By Robert Kegan
The Evolving Self focuses upon the most basic and universal of psychological problems – the individual’s effort to make sense of experience, to make meaning of life. According to Kegan, meaning-making is a lifelong activity that begins in earliest infancy and continues to evolve through a series of stages encompassing childhood, adolescence, and adulthood. The Evolving Self describes this process of evolution in rich and human detail, concentrating especially on the internal experience of growth and transition, its costs and disruptions as well as its triumphs.
At the heart of our meaning-making activity is the drawing and redrawing of the distinction between self and other. Kegan shows that each meaning-making stage is a new solution to the lifelong tension between the universal human yearning to be connected, attached and included, on the one hand, and to be distinct, independent and autonomous on the other. The Evolving Self is the story of our continuing negotiation of this tension.

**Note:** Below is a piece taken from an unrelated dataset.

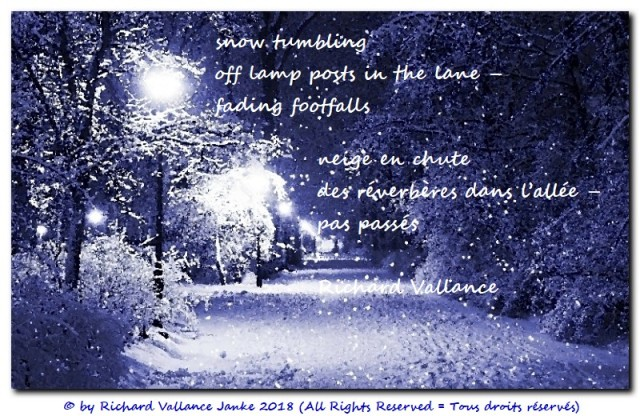 haiku snowstorm street lights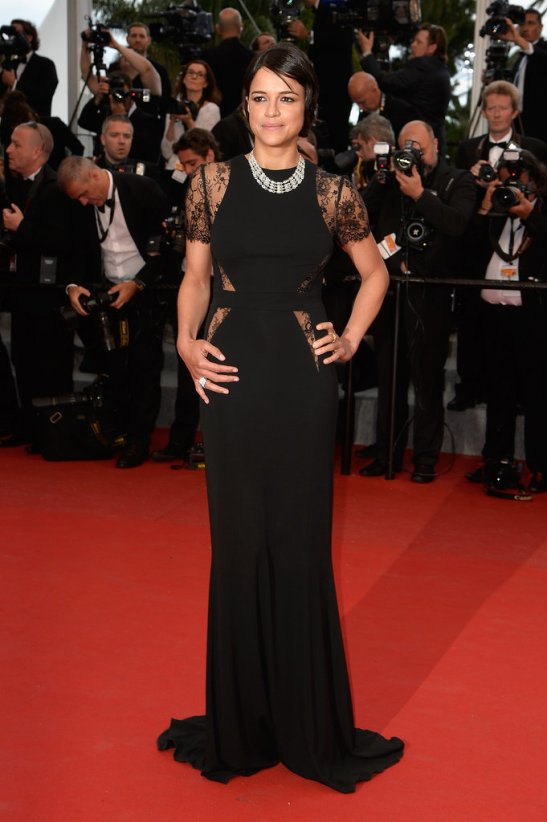 Michelle Rodriguez in Elie Saab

“A major contribution to the literature of human development. Like Freud, Kegan’s literary style matches the brilliance of his insights.”
“Here is a bright, ambitious mind, integrating old ideas from such diverse sources as Freud, Piaget, Erikson, and Kohlberg into an original synthesis. Kegan seems to be the first Neo-Piagetian who is able to look at the evolving person as more than a succession of systems but as a whole human being.”